Riding on recovery in Euro zone … As economic recovery in the Euro zone gains traction with prospect of exiting austerity measures, Borsig stands to benefit from increased spending from oil and gas majors. From the recently secured €220m loan facility, €160m will be allocated for future working capital. This will provide war chest for future potential contracts. In addition, potential relisting of Borsig in next few years might give better value to KNM.
Turnaround story with strong earnings growth.. Net profit is expected to grow at stronger pace with CAGR of 74% from FY13 to FY16 as EBITDA margin is projected to improve from 10% to 11.7% in the same period due to; i) lower financing cost and ii) cost saving resulting from the disposal of loss making Brazil business. Balance sheet is expected to improve further with its net gearing to fall from 0.33x in FY13 to 0.16x in FY16.

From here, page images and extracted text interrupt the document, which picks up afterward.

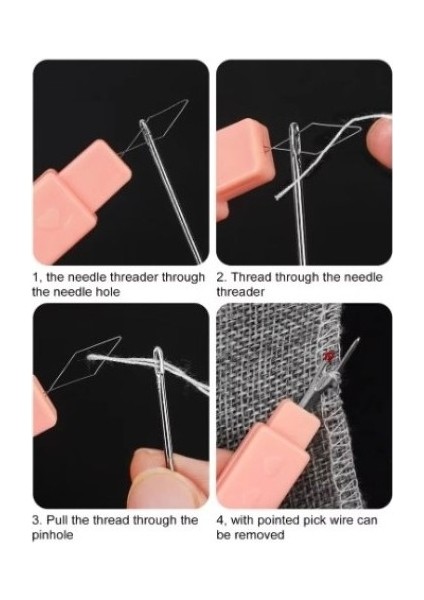 1, the needle threader through the needle hole

2. Thread through the needle threader

3. Pull the thread through the pinhole

4, with pointed pick wire can be removed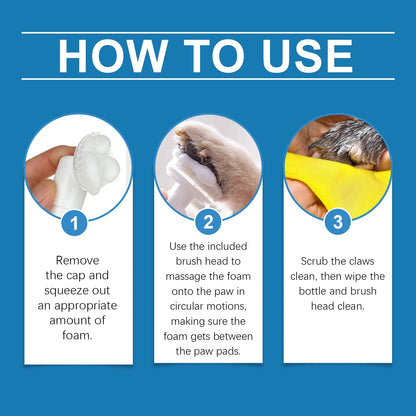 HOW TO USE

1

Remove the cap and squeeze out an appropriate amount of foam.

2

Use the included brush head to massage the foam onto the paw in circular motions, making sure the foam gets between the paw pads.

3

Scrub the claws clean, then wipe the bottle and brush head clean.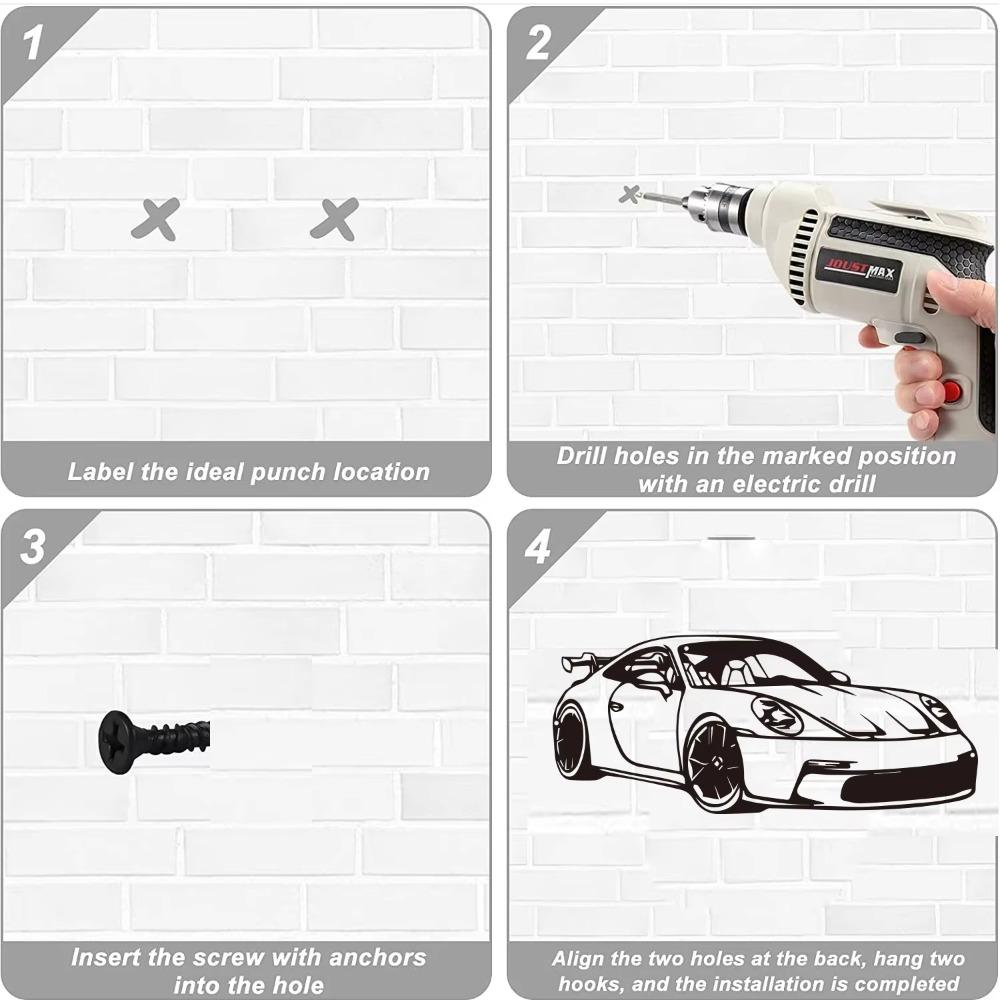 1

Label the ideal punch location

2

JOUSTMAX

Drill holes in the marked position with an electric drill

3

Insert the screw with anchors into the hole

4

Align the two holes at the back, hang two hooks, and the installation is completed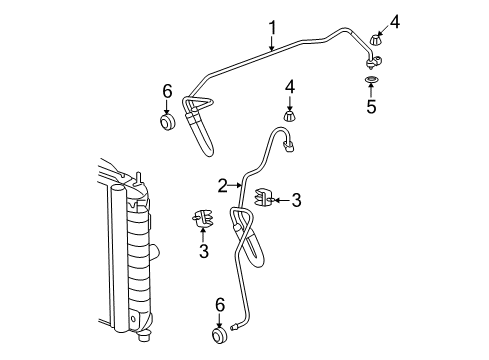 1
4
6
4
5
2
3
3
6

Fluctuation in the oil price; Project execution ability; Delay in contracts award.
We initiate coverage on the company with a target price of RM1.35 based on 16x FY15 P/E, premium to its peers’ average target of 14-15x given its strong earnings growth prospect (CAGR of 55% from FY14-FY16). Our TP have not factored in value from EnergyPark Peterborough yet. BUY.